At an earlier date the first name on this sign might have read Carstein rather then Carstens. Somewhere in the mid-1920s Samuel Ferdinand Carstein (1878-?) changed his name to S. Ferdinand Carstens, and the real estate firm that had previously been Carstein & Linnekin became Carstens & Linnekin. This display ad from The New York Times, 26 Aug. 1913, uses the earlier form. A (presumably) early sign at 65 4th Ave. near E. 10th St., also reads (fairly clearly) "Lofts & Space / Carstein & Linnekin." (Click for image.) This display ad from The New York Times, 25 Mar. 1928, uses the later form. A photograph of the Empire State Building under construction in 1930 shows a very clear (earlier and smaller) version of the Carstens & Linnekin sign at 347 5th Ave. This is found on the New York Public Library's Digital Collections.
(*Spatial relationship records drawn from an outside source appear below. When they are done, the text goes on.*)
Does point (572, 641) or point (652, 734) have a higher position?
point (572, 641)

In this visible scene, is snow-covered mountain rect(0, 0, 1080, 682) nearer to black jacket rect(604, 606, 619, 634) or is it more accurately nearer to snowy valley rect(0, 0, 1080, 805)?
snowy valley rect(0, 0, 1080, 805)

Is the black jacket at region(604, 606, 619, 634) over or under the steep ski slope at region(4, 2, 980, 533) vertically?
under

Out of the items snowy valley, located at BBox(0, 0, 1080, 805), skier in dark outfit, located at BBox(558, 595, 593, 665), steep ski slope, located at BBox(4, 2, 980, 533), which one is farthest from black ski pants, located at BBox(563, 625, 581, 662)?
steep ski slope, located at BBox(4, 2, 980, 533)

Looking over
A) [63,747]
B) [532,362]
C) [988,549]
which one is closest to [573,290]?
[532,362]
Carstein's partner was William Sturges Linnekin (1876-1938). Both men were longtime residents of Sea Cliff Village in Oyster Bay township, Nassau county. In 1900 Carstein captained the sloop "Old Squaw" in the Sea Cliff Yacht Club annual regatta.
The firm was founded in 1896. They maintained offices in this building on 5th Ave. for 65 years (1914 to 1979). The sign in its present condition has to be later than the 1930 version found on the NYPL image. Also, the address at the bottom seems to refer to Carstens & Linnekin's other office location: 221 Fourth Ave. near 18th St. If so, the sign would pre-date 1959, when this stretch of 4th Ave. was re-named Park Ave. South.
From around 1933 to 1942 Carstens & Linnekin was called Carstens, Linnekin & Wilson. During this period there was a third partner, Boyd E. Wilson. Wilson was a member of the firm from 1923 and left in 1942 to form his own company, Boyd E. Wilson & Co., at 100 5th Ave. (New York Times, 12 Nov. 1942, p. 40).